>> Begin
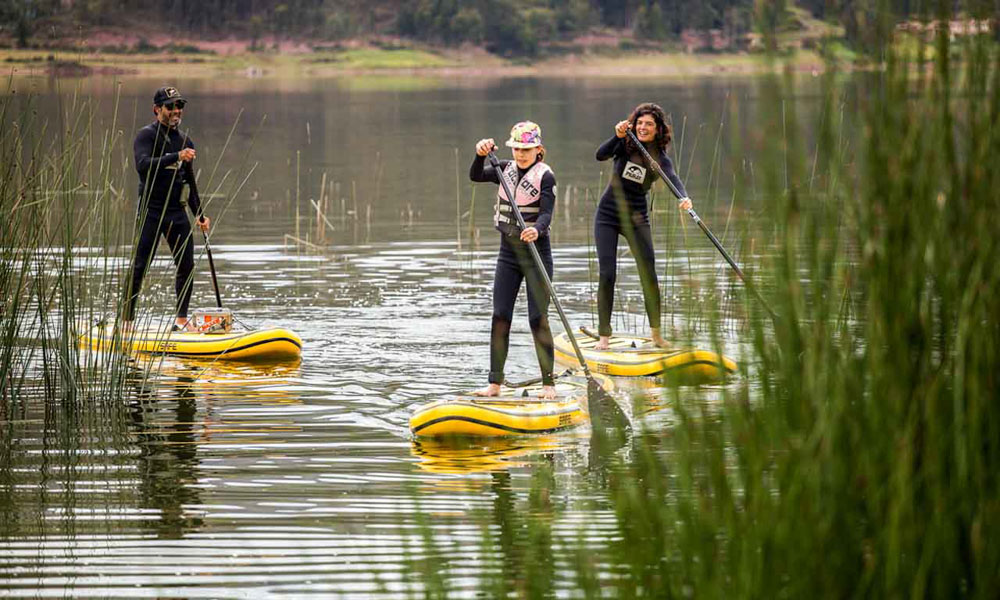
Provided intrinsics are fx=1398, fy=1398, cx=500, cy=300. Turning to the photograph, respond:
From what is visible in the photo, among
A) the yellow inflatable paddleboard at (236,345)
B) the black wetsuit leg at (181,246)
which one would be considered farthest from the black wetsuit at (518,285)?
the black wetsuit leg at (181,246)

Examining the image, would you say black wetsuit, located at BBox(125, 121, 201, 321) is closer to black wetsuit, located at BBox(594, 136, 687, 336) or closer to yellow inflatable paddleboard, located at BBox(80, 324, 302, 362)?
yellow inflatable paddleboard, located at BBox(80, 324, 302, 362)

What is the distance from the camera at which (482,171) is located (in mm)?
9781

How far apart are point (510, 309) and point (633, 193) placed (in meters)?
2.30

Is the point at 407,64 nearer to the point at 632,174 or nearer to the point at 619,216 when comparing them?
the point at 619,216

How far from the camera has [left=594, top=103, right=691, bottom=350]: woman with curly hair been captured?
438 inches

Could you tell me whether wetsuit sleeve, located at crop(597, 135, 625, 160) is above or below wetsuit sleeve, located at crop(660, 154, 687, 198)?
above

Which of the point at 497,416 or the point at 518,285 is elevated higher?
the point at 518,285

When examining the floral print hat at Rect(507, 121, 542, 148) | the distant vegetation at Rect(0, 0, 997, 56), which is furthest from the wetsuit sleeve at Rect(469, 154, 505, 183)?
the distant vegetation at Rect(0, 0, 997, 56)

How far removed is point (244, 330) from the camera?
474 inches

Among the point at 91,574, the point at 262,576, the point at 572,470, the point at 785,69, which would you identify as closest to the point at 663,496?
the point at 785,69

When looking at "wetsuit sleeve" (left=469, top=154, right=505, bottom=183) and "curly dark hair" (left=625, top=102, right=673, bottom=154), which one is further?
"curly dark hair" (left=625, top=102, right=673, bottom=154)

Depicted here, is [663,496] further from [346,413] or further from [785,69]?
[346,413]

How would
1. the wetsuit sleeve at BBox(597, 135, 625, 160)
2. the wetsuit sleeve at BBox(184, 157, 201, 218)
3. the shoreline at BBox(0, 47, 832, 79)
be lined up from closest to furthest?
the wetsuit sleeve at BBox(597, 135, 625, 160)
the wetsuit sleeve at BBox(184, 157, 201, 218)
the shoreline at BBox(0, 47, 832, 79)

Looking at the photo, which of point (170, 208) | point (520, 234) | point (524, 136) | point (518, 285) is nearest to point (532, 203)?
point (520, 234)
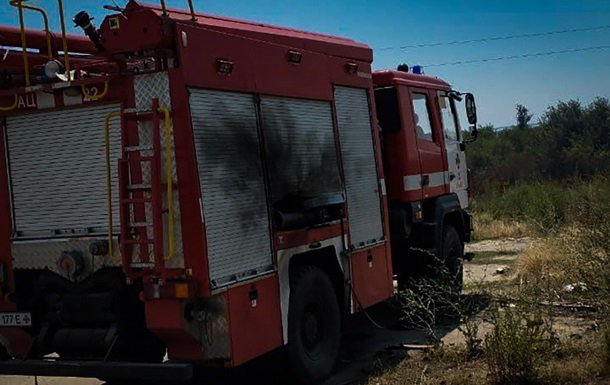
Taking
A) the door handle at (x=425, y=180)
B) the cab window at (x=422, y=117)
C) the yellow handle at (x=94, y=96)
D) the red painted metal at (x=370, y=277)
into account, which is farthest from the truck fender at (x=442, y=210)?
the yellow handle at (x=94, y=96)

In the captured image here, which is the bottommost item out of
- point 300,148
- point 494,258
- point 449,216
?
point 494,258

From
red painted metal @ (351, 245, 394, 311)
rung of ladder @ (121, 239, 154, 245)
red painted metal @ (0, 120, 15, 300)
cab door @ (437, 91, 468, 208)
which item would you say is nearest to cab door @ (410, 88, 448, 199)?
cab door @ (437, 91, 468, 208)

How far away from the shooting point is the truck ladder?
495 cm

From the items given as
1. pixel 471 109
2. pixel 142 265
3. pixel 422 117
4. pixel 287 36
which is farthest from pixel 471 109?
pixel 142 265

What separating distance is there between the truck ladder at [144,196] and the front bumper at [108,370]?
2.21 ft

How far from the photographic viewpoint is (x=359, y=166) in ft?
24.1

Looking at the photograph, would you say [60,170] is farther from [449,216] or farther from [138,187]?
[449,216]

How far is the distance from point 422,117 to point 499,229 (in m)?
9.97

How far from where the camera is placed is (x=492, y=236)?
18.0m

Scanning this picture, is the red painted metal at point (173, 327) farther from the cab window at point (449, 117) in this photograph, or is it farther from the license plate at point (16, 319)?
the cab window at point (449, 117)

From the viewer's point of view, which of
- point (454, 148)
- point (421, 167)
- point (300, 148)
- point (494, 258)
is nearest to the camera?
point (300, 148)

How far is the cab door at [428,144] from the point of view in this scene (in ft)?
29.3

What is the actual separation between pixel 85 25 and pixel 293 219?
2.42 meters

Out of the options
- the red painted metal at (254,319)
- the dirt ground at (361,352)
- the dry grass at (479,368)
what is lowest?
the dirt ground at (361,352)
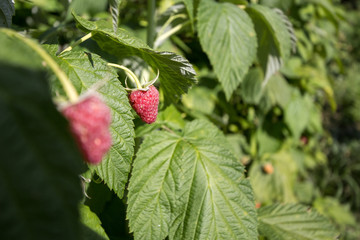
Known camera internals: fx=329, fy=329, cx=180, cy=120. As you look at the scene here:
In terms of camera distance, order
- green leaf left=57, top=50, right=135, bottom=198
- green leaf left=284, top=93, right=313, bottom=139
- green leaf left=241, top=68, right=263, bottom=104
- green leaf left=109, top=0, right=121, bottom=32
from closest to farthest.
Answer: green leaf left=57, top=50, right=135, bottom=198 < green leaf left=109, top=0, right=121, bottom=32 < green leaf left=241, top=68, right=263, bottom=104 < green leaf left=284, top=93, right=313, bottom=139

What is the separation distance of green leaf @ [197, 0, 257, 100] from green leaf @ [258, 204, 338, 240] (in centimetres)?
56

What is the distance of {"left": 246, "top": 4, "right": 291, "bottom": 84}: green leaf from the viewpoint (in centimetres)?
136

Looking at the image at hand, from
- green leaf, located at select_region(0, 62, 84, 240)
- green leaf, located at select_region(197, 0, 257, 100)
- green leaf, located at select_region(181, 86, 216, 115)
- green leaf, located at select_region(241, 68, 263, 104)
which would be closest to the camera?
green leaf, located at select_region(0, 62, 84, 240)

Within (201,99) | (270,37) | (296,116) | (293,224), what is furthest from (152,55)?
(296,116)

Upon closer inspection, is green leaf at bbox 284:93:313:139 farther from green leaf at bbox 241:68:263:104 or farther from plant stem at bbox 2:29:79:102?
plant stem at bbox 2:29:79:102

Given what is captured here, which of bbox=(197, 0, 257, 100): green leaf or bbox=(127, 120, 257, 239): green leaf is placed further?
bbox=(197, 0, 257, 100): green leaf

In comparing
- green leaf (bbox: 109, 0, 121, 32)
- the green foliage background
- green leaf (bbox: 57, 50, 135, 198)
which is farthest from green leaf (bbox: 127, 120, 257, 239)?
green leaf (bbox: 109, 0, 121, 32)

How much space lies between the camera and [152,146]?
103 centimetres

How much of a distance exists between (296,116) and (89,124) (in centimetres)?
230

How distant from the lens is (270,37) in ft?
4.88

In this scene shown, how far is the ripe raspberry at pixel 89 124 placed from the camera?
415mm

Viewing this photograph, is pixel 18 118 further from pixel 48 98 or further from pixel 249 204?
pixel 249 204

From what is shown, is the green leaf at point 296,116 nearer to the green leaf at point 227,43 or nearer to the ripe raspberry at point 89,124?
the green leaf at point 227,43

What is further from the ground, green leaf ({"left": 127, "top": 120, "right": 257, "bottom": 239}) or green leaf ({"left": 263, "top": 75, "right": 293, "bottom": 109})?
green leaf ({"left": 127, "top": 120, "right": 257, "bottom": 239})
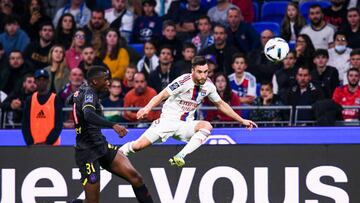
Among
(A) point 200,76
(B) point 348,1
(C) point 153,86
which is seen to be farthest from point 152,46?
(A) point 200,76

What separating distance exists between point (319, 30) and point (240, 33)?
134cm

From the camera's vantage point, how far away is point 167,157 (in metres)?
13.5

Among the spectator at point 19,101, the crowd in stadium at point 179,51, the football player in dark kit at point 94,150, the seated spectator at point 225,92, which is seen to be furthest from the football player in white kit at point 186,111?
the spectator at point 19,101

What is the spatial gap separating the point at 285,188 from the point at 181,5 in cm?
681

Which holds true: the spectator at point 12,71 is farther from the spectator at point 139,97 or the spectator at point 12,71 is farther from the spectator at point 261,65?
the spectator at point 261,65

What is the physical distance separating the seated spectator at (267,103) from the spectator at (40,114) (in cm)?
311

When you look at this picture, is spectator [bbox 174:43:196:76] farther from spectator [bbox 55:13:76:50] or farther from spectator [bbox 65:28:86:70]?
spectator [bbox 55:13:76:50]

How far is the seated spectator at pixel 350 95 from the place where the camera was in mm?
15586

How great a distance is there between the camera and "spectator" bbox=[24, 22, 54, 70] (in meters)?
18.4

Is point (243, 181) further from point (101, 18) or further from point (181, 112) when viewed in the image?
point (101, 18)

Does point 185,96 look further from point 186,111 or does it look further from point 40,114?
point 40,114

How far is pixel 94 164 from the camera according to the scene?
12094mm

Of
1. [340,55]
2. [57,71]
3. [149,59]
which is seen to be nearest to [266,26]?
[340,55]

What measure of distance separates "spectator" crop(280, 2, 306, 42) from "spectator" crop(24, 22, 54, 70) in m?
4.07
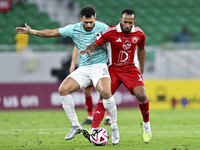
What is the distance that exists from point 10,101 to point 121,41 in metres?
7.51

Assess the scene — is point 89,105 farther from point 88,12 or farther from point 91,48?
point 88,12

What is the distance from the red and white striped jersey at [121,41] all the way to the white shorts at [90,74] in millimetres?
276

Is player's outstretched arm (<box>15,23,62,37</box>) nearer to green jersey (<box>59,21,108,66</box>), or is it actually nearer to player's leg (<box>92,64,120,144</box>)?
green jersey (<box>59,21,108,66</box>)

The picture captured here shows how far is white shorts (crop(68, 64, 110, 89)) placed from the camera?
19.1 feet

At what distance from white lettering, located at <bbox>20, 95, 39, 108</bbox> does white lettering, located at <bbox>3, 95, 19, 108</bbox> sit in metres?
0.20

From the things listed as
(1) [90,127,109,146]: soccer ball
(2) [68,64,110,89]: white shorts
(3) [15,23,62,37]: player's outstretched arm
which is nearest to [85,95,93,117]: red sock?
(2) [68,64,110,89]: white shorts

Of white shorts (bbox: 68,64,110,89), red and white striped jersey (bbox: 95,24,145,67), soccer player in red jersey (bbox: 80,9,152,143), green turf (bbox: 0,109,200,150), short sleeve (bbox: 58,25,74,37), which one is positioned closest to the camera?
green turf (bbox: 0,109,200,150)

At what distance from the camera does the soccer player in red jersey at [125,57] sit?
5.60 m

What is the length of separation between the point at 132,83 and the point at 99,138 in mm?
1040

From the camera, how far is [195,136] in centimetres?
622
>> End
Switch "camera" to "lens" in the lines running from the one containing "What is the distance from the red" through the end of the data, leaving everything else unchanged. Give back only those lines.

TASK RESULT
What is the distance from the red and white striped jersey at [121,41] all the way to the white shorts at [90,74] in millimetres?
276

Is player's outstretched arm (<box>15,23,62,37</box>) nearer to green jersey (<box>59,21,108,66</box>), or is it actually nearer to player's leg (<box>92,64,120,144</box>)?
green jersey (<box>59,21,108,66</box>)

The picture captured here shows how far is white shorts (crop(68, 64, 110, 89)) placed from the lens?
19.1 feet

At what distance from white lettering, located at <bbox>20, 95, 39, 108</bbox> does white lettering, located at <bbox>3, 95, 19, 108</bbox> sit in metres?
0.20

From the things listed as
(1) [90,127,109,146]: soccer ball
(2) [68,64,110,89]: white shorts
(3) [15,23,62,37]: player's outstretched arm
which is nearest to [85,95,93,117]: red sock?
(2) [68,64,110,89]: white shorts

Of white shorts (bbox: 68,64,110,89), red and white striped jersey (bbox: 95,24,145,67), soccer player in red jersey (bbox: 80,9,152,143), green turf (bbox: 0,109,200,150), short sleeve (bbox: 58,25,74,37), which one is positioned closest to the lens?
green turf (bbox: 0,109,200,150)

At what distance from the lens does the soccer player in red jersey at [125,57] sit?
5.60 m

What is the length of separation between the point at 132,83 and the point at 99,138 in mm?
1040

From the lens, how far is [195,136] in centimetres?
622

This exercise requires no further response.